Mr. Lincoln's Way
- First edition cover
- Author: Patricia Polacco
- Publisher: Philomel Books
- Publication date: August 27, 2001
- ISBN: 9780399237546

= Mr. Lincoln's Way =

2001 children's book by Patricia Polacco

Mr. Lincoln’s Way is a 2001 children’s book by Patricia Polacco. It was published by Philomel Books in New York, NY. This book deals with the issue of racism and can be used as a tool to introduce diversity and tolerance in a classroom setting. It tells the story of a principal of an elementary school, Mr. Lincoln, helping the school bully overcome his feelings of hatred. Polacco did all of the watercolor illustrations.

==Plot summary==
Mr. Lincoln is the principal of an elementary school and is admired by all of the students, except one. Eugene “Mean Gene” Esterhouse terrorizes other students on the playground and says offensive remarks. He then invites Eugene into his office and gives him a book about different types of birds. Eugene tells Mr. Lincoln that his grandpa taught him a lot about birds when he lived on his grandpa’s farm. Mr. Lincoln decides to create a bird atrium at the school to help Eugene change his behavior. The atrium attracts all different kinds of birds, and Eugene is fascinated by all of them. Eugene took the bird book with him everywhere and began to be nicer to the other students.

A couple of days later, a teacher reports to Mr. Lincoln that Eugene had made racial comments to two students in the lunch line. Mr. Lincoln calls Eugene into his office, where he learns that Eugene’s dad was mad that Eugene had been spending so much time with Mr. Lincoln because he’s African American. Mr.

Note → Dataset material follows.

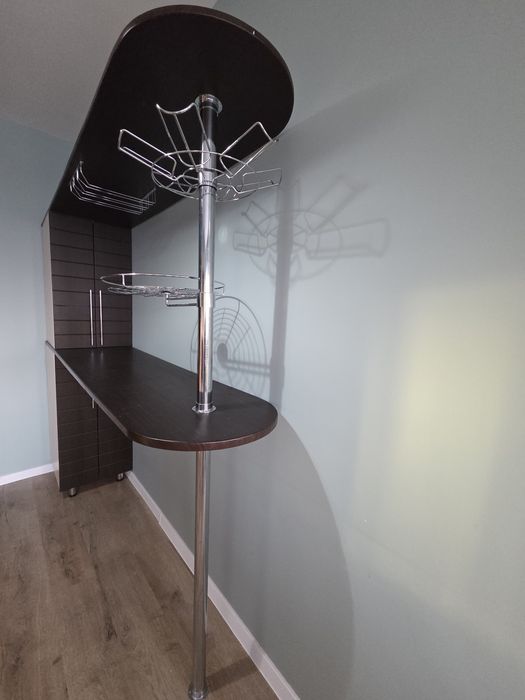 Барная стойка со шкафами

Lincoln shows Eugene that he cares for all of the birds the same, regardless of color, and Eugene promises to never use racist comments again.

A couple of days later, the mallard eggs in the atrium begin to hatch. The ducks need to live near the pond, so Mr. Lincoln and Eugene come up with a plan and start to lure them to the river. After the ducks make it to the water safely, Eugene hears his name. His grandpa had come to see the ducks make it to safety. Eugene asks his grandpa if he can live with him again, to which grandpa replies, “We’ll see, son. We’ll sure see.”

==Characters==

Mr. Lincoln – Mr. Lincoln is an African American principal of the elementary school. All of the students really admire him, except for Eugene. He teaches Eugene about different kinds of birds and teaches him not to terrorize the other students and not to use racial comments.

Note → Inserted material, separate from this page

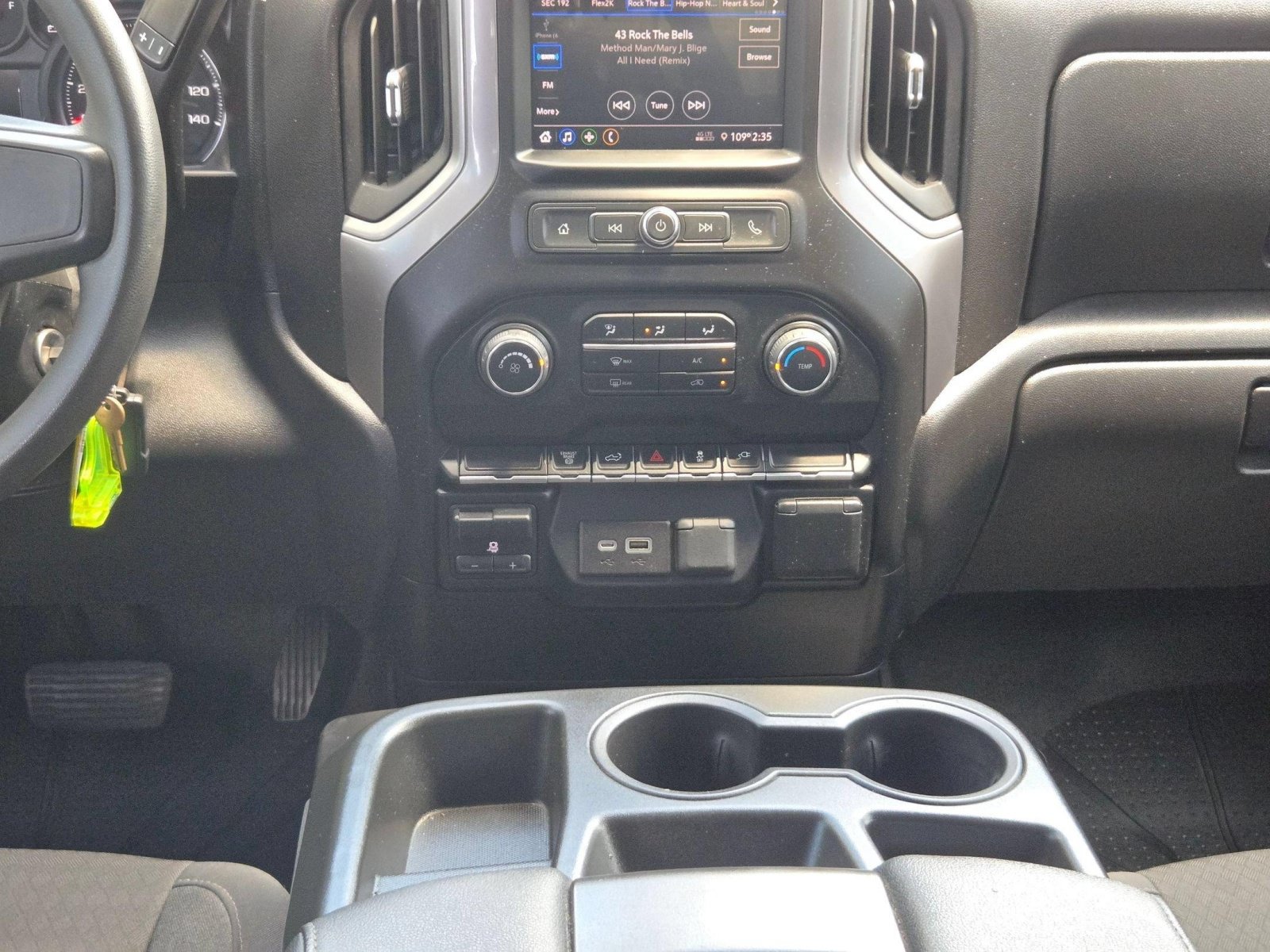 Used 2022 Chevrolet Silverado 2500 Custom w/ Custom Value Package AWD/4WD image 17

Eugene “Mean Gene” Esterhouse – Eugene terrorizes his peers on the playground. He gets in fights and calls the other students mean or racial names. He becomes fascinated by birds after he visits with his grandpa.

Grampa - Eugene loves his grandpa and wants to visit him again. Grampa was the one who got Eugene interested in birds.

Eugene’s Dad – Eugene’s dad becomes angry when Eugene begins spending a lot of time with Mr. Lincoln because he is not of the same race. He is an intolerant and uses racial slurs for anyone who is not of the same race he is.

==Reviews==

According to the publisher of the book, Philomel Books, “With Patricia Polacco's trademark illustrations and gentle text, Mr. Lincoln's Way celebrates the unforgettable school principal who touches the lives of his students and truly empowers them.”

According to Booklist, “This story is vintage Polacco--a multicultural neighborhood setting, a cast of believable characters (some larger than life), and a satisfying ending guaranteed to bring tears to even hard-boiled cynics. Polacco's signature watercolor illustrations take on springtime hues here; they're especially apparent in Mr. Lincoln's bright pink shirts and ties. An excellent choice for storyhours, this should prompt some interesting discussions about bullies and their motivations.”

According to The Horn Book Magazine, “Although the illustrations are engaging, the story of the bully's transformation is both sanctimonious and unconvincing. Eugene is too self-aware for his age, and Mr. Lincoln is too flawless to be interesting.”

==Inspiration==

Patricia Polacco uses many of the schools she travels to as inspiration for the schools in her stories. The elementary school in Mr. Lincoln’s Way is based around Murphy Elementary School in Haslett, Michigan. This school is home to mallard duck nests, and every year the principal leads the ducks through the school to the local pond.